■ **Task details**
Copy out the lines of the material below verbatim, beginning with the line that contains "Is the bumpy" and continuing through the final line of the material.

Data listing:
============

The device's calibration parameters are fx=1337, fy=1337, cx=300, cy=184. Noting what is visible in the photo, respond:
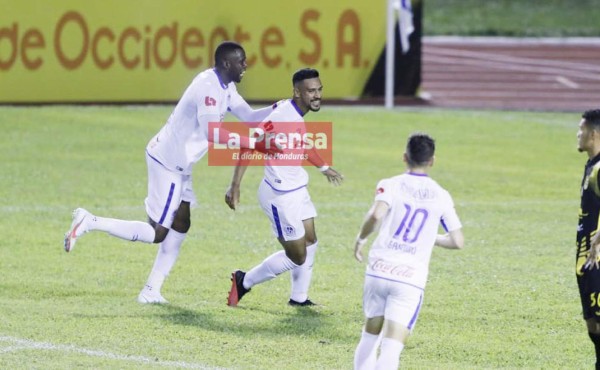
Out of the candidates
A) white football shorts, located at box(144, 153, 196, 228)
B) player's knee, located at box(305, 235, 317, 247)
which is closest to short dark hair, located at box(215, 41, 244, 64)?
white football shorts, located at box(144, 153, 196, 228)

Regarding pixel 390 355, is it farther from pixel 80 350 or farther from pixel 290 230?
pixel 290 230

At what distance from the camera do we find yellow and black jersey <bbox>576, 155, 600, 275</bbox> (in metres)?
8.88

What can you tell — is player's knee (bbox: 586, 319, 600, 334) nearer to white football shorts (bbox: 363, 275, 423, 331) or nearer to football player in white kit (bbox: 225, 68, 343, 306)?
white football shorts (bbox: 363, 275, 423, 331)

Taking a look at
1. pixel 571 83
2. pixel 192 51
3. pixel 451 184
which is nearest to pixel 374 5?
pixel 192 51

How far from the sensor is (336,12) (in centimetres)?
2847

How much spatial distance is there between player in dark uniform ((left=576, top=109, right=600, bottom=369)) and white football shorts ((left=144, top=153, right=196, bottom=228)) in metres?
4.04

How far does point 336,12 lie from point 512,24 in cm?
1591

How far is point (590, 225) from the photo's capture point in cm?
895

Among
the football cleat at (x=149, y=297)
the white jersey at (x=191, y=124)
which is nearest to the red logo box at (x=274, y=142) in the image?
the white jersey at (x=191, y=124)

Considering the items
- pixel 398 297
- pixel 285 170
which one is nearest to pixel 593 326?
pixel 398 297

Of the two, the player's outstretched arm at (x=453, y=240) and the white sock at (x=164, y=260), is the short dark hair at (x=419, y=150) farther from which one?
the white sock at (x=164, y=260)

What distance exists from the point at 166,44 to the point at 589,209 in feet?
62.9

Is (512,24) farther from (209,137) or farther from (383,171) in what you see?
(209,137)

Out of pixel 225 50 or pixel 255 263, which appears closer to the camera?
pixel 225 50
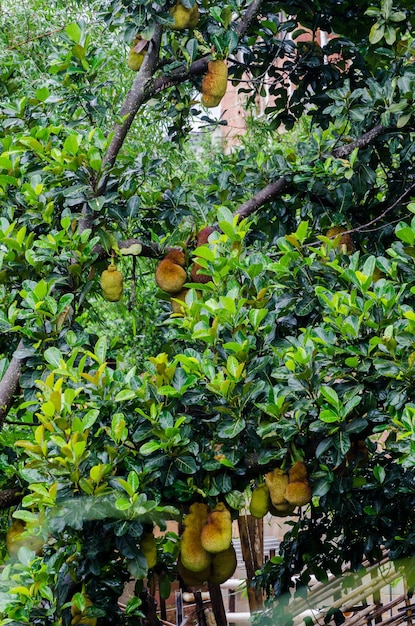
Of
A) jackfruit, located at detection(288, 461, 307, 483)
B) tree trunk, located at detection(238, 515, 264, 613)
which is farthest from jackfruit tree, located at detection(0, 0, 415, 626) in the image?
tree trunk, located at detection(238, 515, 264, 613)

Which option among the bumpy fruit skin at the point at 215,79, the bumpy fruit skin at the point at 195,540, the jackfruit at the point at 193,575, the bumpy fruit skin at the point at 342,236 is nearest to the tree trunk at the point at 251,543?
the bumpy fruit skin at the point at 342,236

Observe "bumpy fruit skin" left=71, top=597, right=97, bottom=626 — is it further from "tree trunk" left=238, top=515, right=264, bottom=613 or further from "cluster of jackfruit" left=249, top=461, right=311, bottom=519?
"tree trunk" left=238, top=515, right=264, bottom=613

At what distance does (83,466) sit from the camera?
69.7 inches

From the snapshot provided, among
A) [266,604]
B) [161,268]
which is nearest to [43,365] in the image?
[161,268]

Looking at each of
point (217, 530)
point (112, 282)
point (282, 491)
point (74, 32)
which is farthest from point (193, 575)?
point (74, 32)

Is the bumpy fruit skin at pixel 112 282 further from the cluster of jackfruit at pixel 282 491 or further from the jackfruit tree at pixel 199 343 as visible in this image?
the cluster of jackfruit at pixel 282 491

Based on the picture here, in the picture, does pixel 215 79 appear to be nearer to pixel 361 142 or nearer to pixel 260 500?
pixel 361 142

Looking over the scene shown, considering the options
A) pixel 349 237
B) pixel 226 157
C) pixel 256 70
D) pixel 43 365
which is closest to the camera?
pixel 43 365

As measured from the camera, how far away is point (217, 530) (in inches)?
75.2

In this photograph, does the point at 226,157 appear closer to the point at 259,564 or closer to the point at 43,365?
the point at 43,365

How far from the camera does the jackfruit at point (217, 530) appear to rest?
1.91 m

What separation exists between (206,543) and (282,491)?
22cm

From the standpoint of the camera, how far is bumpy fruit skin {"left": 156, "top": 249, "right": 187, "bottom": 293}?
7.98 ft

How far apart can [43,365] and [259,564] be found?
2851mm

============

■ **Solution for this task**
Is the bumpy fruit skin at pixel 112 282 further from the cluster of jackfruit at pixel 282 491 or further from the jackfruit tree at pixel 199 343 as visible in this image?
the cluster of jackfruit at pixel 282 491

Based on the picture here, in the picture, does pixel 215 79 appear to be nearer to pixel 361 142 or nearer to pixel 260 500?
pixel 361 142

Looking over the scene shown, considering the options
A) pixel 349 237
B) pixel 226 157
C) pixel 256 70
D) pixel 43 365
which is closest to the camera?
pixel 43 365

As measured from the camera, how far away is point (217, 530) (in inches)?
75.2

In this photograph, does the point at 226,157 appear closer to the point at 259,564 or closer to the point at 43,365?
the point at 43,365

How far from the camera does the jackfruit at point (217, 530) appear to rest?
1.91 m

What separation exists between (206,543) and (282,491)?
22cm

From the standpoint of the camera, how far is bumpy fruit skin {"left": 156, "top": 249, "right": 187, "bottom": 293}?
7.98 ft

How far apart can [43,365] and [259,564] be found?
2851mm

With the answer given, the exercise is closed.